Passage shown ▸
#####
Exl2 models don't seem to be working with exllama2
LocalAI version: v2.12.1
Environment, CPU architecture, OS, and Version: Linux chrispc 5.15.133.1-microsoft-standard-WSL2 #1 SMP Thu Oct 5 21:02:42 UTC 2023 x86_64 x86_64 x86_64 GNU/Linux
This is ubuntu 22.04 on WSL2 with Nvidia drivers available in the VM.
Describe the bug Using exllama2 directly just by cloning the repository and installing as per it's github I'm able to use an exl2 model example:
python ./test_inference.py -m ../Mixtral-8x7B-instruct-exl2 -p "In a land far far away ..."
-- Model: ../Mixtral-8x7B-instruct-exl2
-- Options: []
-- Loading model...
-- Loaded model in 32.8406 seconds
-- Loading tokenizer...
#####
Task requirements ▸
1) Decide whether each statement agrees with the bug report, answering yes or no and quoting the words that settle it: (a) The LocalAI version in use is v2.12.1. (b) The system runs Ubuntu 20.04. (c) Loading the model took more than a minute.
2) Return the part of the bug report starting with "Exl2 models don't" and going on through "-- Loading tokenizer...", copied word for word.
The rows that come next are separate material, unrelated to the bug report.

Recorded data ▸
#####
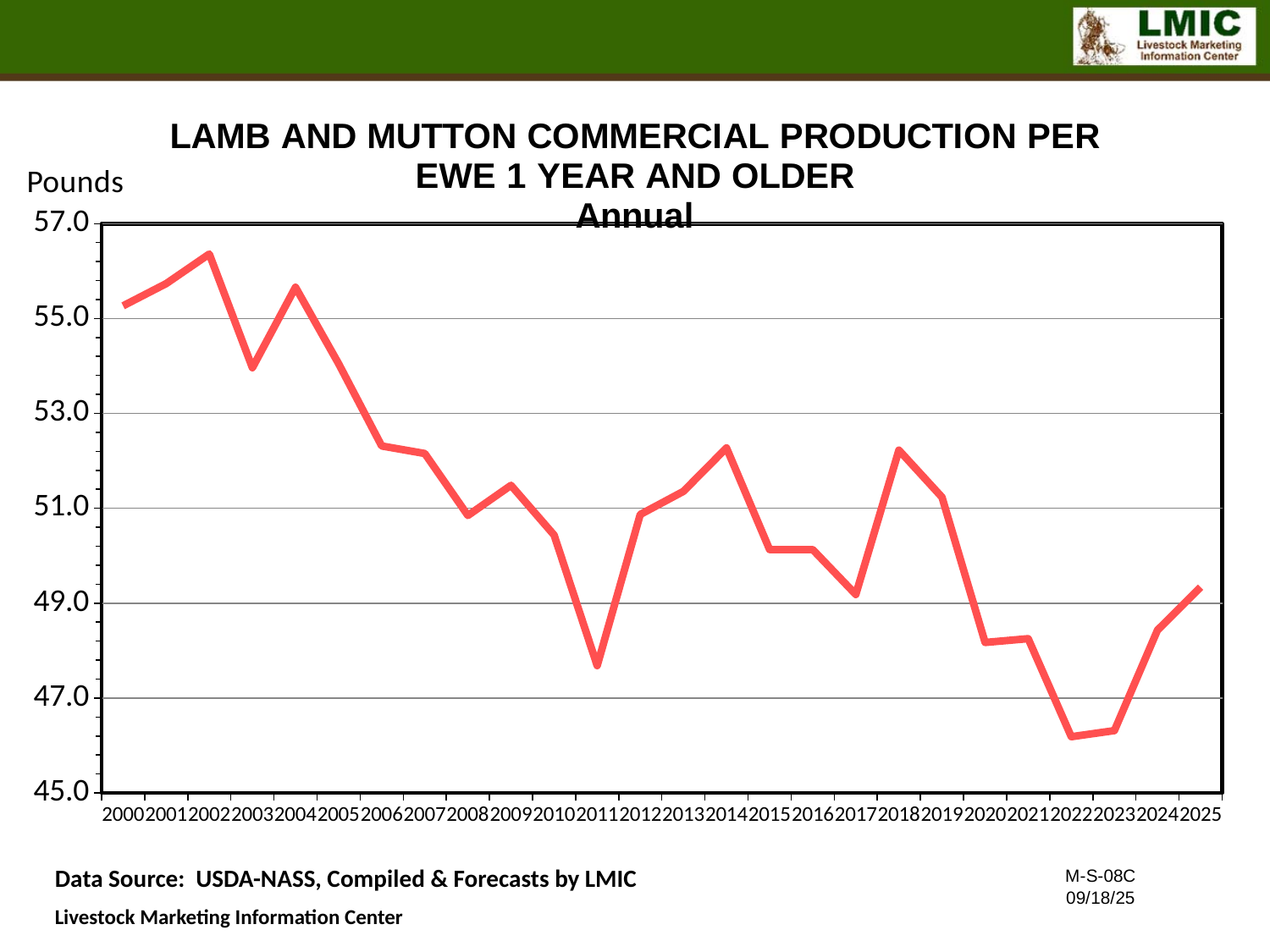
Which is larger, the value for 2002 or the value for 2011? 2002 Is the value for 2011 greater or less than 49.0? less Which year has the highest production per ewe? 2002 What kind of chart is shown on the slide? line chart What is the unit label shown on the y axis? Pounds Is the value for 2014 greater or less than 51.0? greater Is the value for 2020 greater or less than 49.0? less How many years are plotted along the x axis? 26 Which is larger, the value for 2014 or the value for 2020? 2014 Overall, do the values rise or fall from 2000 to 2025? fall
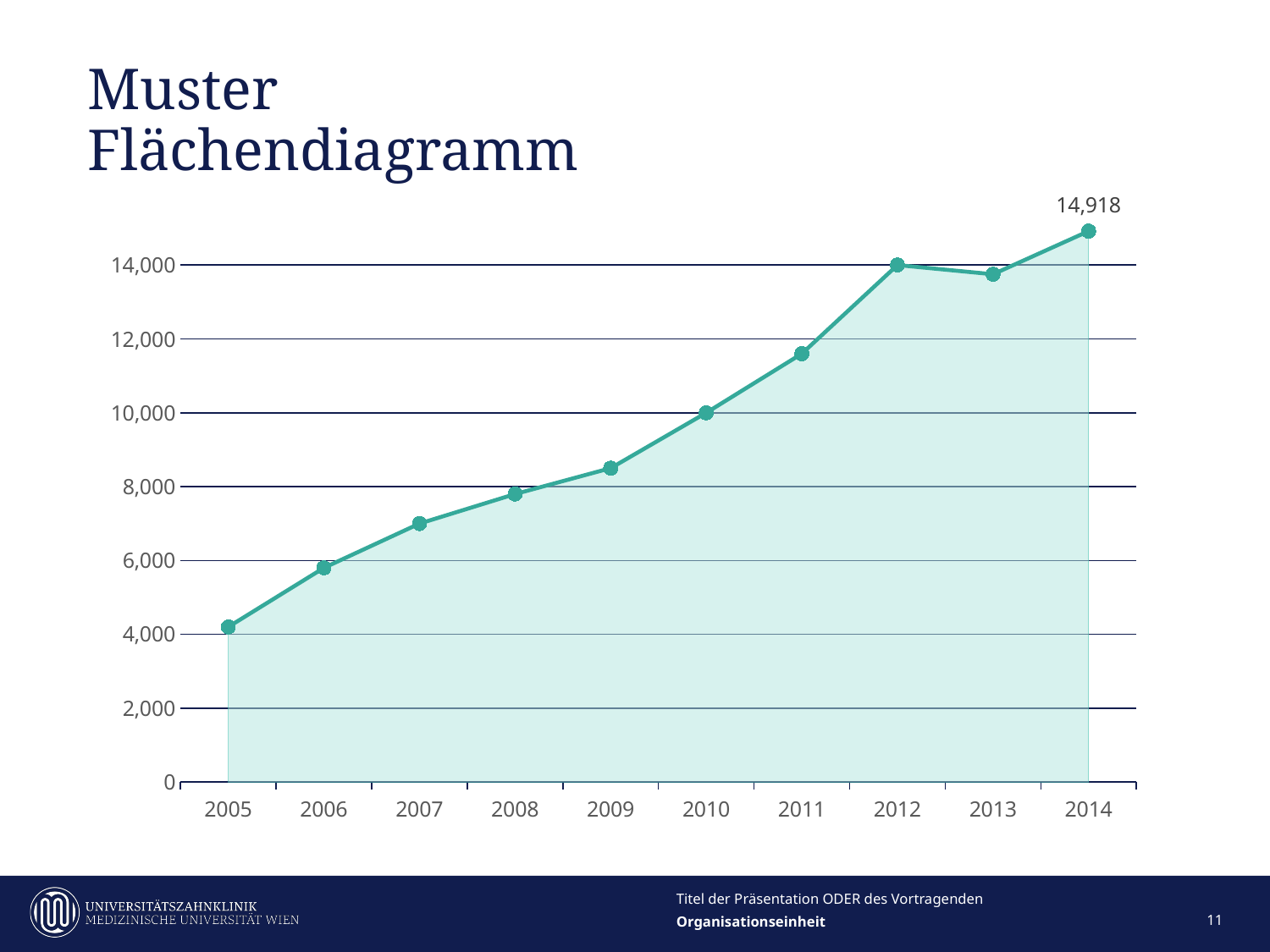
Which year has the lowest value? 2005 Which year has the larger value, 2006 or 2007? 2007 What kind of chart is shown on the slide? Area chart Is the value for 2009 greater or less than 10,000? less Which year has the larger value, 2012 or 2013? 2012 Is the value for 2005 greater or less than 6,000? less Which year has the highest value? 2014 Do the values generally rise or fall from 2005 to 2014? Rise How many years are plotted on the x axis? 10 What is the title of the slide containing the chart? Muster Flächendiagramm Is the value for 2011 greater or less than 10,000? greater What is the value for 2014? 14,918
#####
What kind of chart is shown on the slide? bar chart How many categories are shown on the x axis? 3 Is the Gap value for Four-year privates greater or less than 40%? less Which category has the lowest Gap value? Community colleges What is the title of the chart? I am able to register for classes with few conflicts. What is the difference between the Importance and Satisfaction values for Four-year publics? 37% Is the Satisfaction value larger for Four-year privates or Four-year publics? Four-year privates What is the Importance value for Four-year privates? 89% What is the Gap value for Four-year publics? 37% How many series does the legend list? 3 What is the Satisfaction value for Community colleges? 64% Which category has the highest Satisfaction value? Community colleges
#####
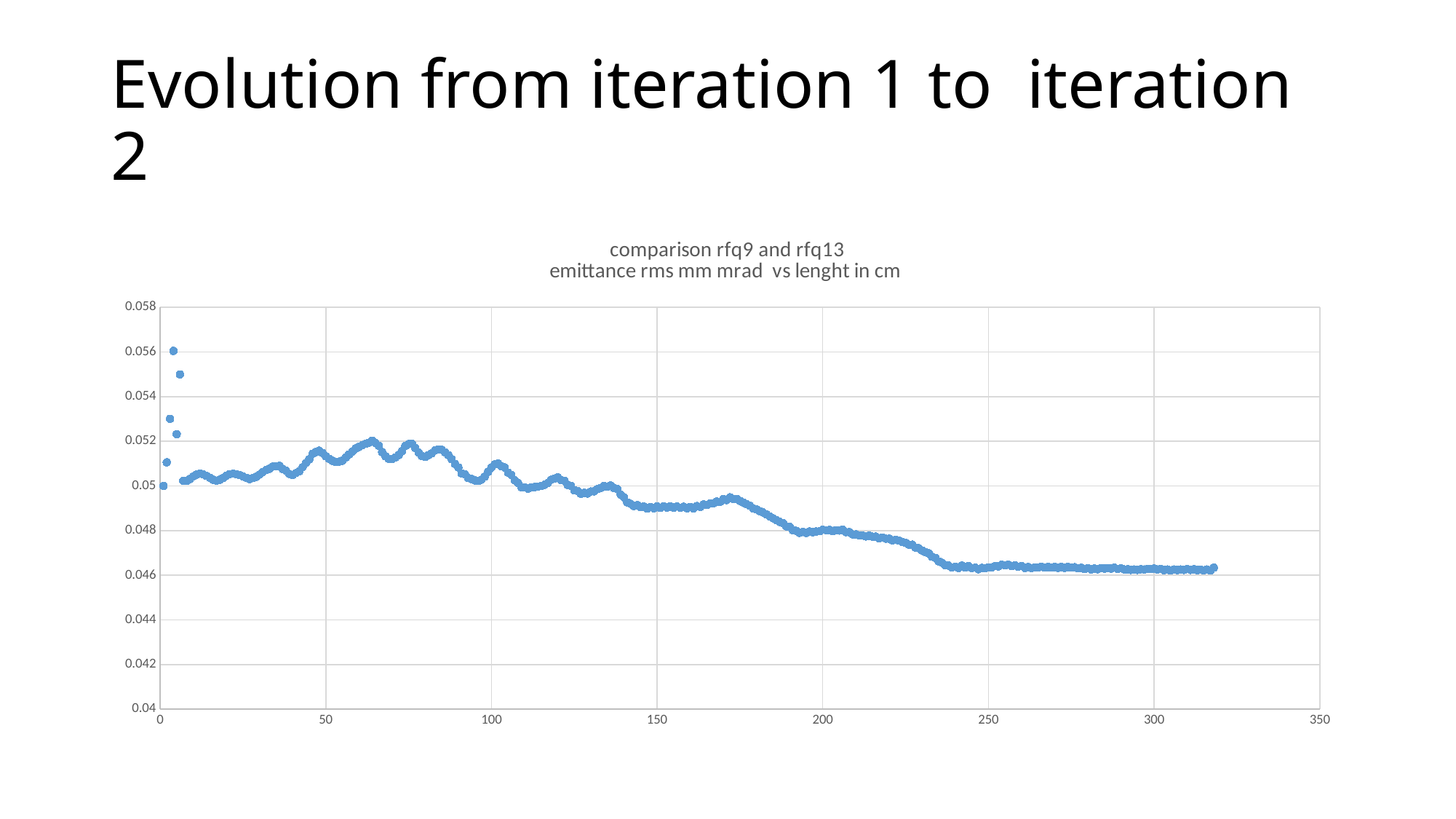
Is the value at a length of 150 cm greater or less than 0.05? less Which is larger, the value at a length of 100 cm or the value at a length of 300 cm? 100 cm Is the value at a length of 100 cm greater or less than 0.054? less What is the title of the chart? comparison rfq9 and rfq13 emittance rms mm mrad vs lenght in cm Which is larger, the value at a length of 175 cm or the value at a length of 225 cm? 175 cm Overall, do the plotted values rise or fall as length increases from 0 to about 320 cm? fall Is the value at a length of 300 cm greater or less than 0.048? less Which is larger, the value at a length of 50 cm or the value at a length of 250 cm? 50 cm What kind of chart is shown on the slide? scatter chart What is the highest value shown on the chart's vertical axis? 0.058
#####
Results for each task ▸
1)
(a) Yes: "LocalAI version: v2.12.1"
(b) No: "This is ubuntu 22.04 on WSL2"
(c) No: "Loaded model in 32.8406 seconds"

2)
Exl2 models don't seem to be working with exllama2
LocalAI version: v2.12.1
Environment, CPU architecture, OS, and Version: Linux chrispc 5.15.133.1-microsoft-standard-WSL2 #1 SMP Thu Oct 5 21:02:42 UTC 2023 x86_64 x86_64 x86_64 GNU/Linux
This is ubuntu 22.04 on WSL2 with Nvidia drivers available in the VM.
Describe the bug Using exllama2 directly just by cloning the repository and installing as per it's github I'm able to use an exl2 model example:
python ./test_inference.py -m ../Mixtral-8x7B-instruct-exl2 -p "In a land far far away ..."
-- Model: ../Mixtral-8x7B-instruct-exl2
-- Options: []
-- Loading model...
-- Loaded model in 32.8406 seconds
-- Loading tokenizer...